Task goal> From the listing below, pull each line that includes "name".

Given information>
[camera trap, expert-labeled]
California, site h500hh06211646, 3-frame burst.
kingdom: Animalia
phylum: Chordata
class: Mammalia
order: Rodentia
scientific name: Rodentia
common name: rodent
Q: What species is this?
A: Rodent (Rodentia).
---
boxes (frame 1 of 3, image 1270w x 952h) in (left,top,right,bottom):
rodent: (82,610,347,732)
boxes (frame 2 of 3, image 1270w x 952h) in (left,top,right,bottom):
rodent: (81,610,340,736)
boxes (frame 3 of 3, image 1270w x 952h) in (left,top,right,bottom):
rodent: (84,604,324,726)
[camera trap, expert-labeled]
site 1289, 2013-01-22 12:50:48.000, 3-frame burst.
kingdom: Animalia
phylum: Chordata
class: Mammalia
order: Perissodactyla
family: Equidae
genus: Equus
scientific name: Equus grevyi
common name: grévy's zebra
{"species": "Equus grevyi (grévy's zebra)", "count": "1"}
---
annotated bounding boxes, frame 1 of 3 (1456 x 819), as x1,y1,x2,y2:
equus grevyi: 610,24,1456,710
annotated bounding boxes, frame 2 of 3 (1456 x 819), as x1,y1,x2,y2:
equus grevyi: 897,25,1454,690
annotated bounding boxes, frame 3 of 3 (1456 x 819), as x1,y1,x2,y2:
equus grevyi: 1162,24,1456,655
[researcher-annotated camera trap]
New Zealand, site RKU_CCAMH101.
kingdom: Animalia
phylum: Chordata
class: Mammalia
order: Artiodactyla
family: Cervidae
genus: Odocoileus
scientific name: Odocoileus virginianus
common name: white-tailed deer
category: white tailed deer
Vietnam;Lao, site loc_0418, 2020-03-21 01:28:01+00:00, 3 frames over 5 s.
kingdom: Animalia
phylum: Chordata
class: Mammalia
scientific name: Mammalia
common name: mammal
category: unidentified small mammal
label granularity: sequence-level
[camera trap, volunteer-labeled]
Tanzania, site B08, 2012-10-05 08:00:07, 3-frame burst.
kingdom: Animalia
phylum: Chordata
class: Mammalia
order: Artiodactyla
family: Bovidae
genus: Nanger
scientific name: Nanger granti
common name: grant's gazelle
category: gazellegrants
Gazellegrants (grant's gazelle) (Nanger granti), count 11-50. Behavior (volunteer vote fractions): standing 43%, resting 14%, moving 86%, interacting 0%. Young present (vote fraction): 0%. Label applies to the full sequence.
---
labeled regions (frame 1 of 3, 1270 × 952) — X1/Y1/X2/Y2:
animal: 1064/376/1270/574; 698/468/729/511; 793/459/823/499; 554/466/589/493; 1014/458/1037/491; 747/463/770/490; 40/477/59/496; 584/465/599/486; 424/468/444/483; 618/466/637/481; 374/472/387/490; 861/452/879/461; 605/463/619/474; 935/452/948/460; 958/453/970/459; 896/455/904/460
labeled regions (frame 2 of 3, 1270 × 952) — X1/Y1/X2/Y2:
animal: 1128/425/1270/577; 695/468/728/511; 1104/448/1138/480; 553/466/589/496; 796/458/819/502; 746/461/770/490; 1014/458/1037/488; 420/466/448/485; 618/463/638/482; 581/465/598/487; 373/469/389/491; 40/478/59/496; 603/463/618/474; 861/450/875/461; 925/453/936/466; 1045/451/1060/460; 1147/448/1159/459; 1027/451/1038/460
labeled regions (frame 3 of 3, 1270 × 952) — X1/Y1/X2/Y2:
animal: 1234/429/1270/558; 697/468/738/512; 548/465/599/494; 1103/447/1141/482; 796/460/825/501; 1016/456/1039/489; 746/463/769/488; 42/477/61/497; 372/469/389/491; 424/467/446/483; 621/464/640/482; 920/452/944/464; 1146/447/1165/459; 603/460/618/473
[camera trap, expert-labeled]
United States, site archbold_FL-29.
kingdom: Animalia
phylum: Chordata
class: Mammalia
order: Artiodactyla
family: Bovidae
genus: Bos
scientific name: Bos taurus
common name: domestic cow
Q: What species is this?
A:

Answer space>
scientific name: Rodentia
common name: rodent
scientific name: Equus grevyi
common name: grévy's zebra
scientific name: Odocoileus virginianus
common name: white-tailed deer
scientific name: Mammalia
common name: mammal
scientific name: Nanger granti
common name: grant's gazelle
scientific name: Bos taurus
common name: domestic cow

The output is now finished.